Talwar, however, spoke of proposals for convention centres at Dwarka (a suburb of the capital near Indira Gandhi International Airport) and at the venue of the coming 2010 Commonwealth Games. It is not known whether these would be world class or what their capacity would be.

A private sector initiative to build a modern convention complex in the Sahar area of Mumbai on land owned by the Airport Authority has been in cold storage for over two years. Big hoteliers of Sahar have formed a consortium and approached the Airport to sell, lease or give the land as equity in a joint venture but the Authority is yet to respond.

Still there is no need to despair. Some kindly soul (or souls) have been quietly working away from the shores of India to give this country a world class convention centre pretty soon, sooner than we expect. January 2006 to be precise.

EMAAR, Dubai-based property developers, who own the Dubai Convention Centre, among the most modern in the world, with attached Novotel and Ibis hotels, have been building a convention centre in Hyderabad as part of the Hi-Tech City, which will be commissioned in six months time. Strangely, the good news about Hyderabad as the first venue of an international class convention centre came from a chance meeting on the sidelines of the ICPB conference with Philip Logan, the general manager designate of the "Cyberabad Convention Centre" as the Andhra Pradesh capital's new asset has been christened. Logan is a functionary of the global Accor hotel chain which also specialises in managing convention centres. (Accor has got into a joint venture with Inter-Globe for setting up Ibis brand hotels in India).

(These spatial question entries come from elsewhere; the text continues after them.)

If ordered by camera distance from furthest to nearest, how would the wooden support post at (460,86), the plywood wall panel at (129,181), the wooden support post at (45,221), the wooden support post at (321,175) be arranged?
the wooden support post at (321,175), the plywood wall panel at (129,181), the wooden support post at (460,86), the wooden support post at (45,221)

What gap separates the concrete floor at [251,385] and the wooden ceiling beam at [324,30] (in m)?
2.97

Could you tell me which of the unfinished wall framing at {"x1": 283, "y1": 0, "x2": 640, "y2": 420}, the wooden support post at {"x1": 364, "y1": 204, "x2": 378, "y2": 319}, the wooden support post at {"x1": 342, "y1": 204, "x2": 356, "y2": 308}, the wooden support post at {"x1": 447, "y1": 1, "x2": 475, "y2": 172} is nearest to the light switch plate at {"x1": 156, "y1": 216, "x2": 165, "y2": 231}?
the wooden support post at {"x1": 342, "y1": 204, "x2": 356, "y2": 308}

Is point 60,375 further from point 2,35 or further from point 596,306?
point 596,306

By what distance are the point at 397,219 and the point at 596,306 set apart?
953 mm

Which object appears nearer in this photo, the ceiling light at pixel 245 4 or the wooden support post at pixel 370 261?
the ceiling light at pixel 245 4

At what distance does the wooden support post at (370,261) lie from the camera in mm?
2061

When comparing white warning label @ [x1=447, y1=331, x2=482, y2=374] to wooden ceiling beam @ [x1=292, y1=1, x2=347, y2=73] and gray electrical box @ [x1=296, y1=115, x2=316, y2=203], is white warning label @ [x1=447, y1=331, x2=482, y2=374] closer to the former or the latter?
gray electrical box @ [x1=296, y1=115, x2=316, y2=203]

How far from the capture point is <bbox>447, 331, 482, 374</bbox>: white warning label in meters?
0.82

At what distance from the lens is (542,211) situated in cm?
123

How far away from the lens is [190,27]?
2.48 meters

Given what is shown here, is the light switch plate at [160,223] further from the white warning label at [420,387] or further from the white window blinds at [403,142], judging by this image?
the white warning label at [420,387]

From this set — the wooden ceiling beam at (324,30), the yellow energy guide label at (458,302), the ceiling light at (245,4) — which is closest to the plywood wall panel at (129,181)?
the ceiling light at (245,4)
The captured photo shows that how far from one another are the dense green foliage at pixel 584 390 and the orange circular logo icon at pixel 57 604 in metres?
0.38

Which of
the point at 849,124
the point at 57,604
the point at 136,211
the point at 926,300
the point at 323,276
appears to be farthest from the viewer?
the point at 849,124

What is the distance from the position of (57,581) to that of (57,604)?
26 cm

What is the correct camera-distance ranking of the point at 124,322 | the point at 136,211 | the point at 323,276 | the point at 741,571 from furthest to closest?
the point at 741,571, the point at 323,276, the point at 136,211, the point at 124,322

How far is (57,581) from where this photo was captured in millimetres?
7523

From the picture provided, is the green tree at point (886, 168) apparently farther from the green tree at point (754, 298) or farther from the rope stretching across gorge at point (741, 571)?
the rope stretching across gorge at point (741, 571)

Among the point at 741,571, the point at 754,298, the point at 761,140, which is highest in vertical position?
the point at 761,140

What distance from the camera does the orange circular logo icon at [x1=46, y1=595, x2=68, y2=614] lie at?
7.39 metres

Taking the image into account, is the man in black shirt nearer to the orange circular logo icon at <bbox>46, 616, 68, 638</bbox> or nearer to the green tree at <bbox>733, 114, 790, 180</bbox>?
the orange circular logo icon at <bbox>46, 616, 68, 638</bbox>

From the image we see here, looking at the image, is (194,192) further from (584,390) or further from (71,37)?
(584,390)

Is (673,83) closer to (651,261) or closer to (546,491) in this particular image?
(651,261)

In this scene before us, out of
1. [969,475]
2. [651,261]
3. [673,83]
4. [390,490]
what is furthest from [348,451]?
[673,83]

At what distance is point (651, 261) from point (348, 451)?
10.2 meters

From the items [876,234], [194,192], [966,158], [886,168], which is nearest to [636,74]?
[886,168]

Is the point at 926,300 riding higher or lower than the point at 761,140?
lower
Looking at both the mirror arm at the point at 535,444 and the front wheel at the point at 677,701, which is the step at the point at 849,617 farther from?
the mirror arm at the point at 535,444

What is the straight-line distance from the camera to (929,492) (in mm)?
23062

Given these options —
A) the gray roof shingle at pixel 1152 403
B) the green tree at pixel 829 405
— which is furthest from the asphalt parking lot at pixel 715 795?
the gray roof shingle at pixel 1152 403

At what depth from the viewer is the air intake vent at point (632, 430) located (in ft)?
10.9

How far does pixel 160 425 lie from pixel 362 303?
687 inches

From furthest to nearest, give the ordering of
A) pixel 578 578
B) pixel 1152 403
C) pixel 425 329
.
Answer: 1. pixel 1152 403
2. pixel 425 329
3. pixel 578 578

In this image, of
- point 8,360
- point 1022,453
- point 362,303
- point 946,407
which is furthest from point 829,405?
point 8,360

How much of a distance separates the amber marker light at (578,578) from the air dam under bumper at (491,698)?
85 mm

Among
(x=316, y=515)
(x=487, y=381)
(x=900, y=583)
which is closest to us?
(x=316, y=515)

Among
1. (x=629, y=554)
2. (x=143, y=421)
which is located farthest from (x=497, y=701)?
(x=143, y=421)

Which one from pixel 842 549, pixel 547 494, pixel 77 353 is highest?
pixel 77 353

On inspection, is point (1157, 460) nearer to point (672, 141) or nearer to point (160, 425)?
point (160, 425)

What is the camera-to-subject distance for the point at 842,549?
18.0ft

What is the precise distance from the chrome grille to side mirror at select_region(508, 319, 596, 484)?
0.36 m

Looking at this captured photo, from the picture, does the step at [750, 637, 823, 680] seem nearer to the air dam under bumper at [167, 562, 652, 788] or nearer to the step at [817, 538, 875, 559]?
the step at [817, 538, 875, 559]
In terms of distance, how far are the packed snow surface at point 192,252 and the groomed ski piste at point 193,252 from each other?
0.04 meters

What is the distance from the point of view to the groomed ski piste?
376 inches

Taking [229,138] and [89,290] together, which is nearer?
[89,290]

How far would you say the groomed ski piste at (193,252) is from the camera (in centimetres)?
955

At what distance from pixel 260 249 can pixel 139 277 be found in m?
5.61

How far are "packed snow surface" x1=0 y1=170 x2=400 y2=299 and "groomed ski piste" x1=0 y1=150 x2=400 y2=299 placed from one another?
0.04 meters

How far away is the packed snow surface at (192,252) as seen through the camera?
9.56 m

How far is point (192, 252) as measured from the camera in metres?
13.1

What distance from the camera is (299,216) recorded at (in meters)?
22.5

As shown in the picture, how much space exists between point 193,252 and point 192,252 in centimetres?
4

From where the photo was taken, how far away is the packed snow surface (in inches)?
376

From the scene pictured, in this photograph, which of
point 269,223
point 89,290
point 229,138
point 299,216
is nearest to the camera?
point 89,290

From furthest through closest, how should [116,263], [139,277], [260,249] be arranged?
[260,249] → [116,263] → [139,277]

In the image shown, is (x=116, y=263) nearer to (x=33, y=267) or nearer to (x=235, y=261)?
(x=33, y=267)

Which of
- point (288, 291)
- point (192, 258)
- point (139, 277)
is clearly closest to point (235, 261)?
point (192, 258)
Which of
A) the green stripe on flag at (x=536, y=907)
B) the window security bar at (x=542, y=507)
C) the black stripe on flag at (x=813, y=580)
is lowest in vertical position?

According to Logan, the Hyderabad centre will seat 6,500 persons for an inaugural and 4,500 for a plenary session. It will have four breakaway halls with upto a 1,000 seats and many smaller meeting rooms.

There are four banqueting rooms which can accommodate 600 delegates each, Six world class board rooms, a huge exhibition area and, a four star Novotel Hotel with nearly 300 rooms (an Ibis is to be added later).

As an add-on to the Convention Centre, Logan said, EMAAR is also buildings a 27-hole golf course in Hyderabad, an apartment hotel, and 300 luxury villas.

The Cyberabad Convention Centre is spread over 13 acres of land, linked to the highway to the new airport that is coming up only ten minutes drive away.

Accor is in a joint venture with EMAAR to manage convention centres. It looks after the prestigious convention complex in Sydney too.

Speeches at the inaugural session of the ICPB conference gave the impression that neither the government nor the industry is over worried about the absence of large sized conference facilities in India. It was explained away that only one per cent of the world's conferences with more than four thousand delegates take place and two per cent of those with more than 2,000 but less than 4,000 delegates. And, therefore 97 per cent of the market is open to India.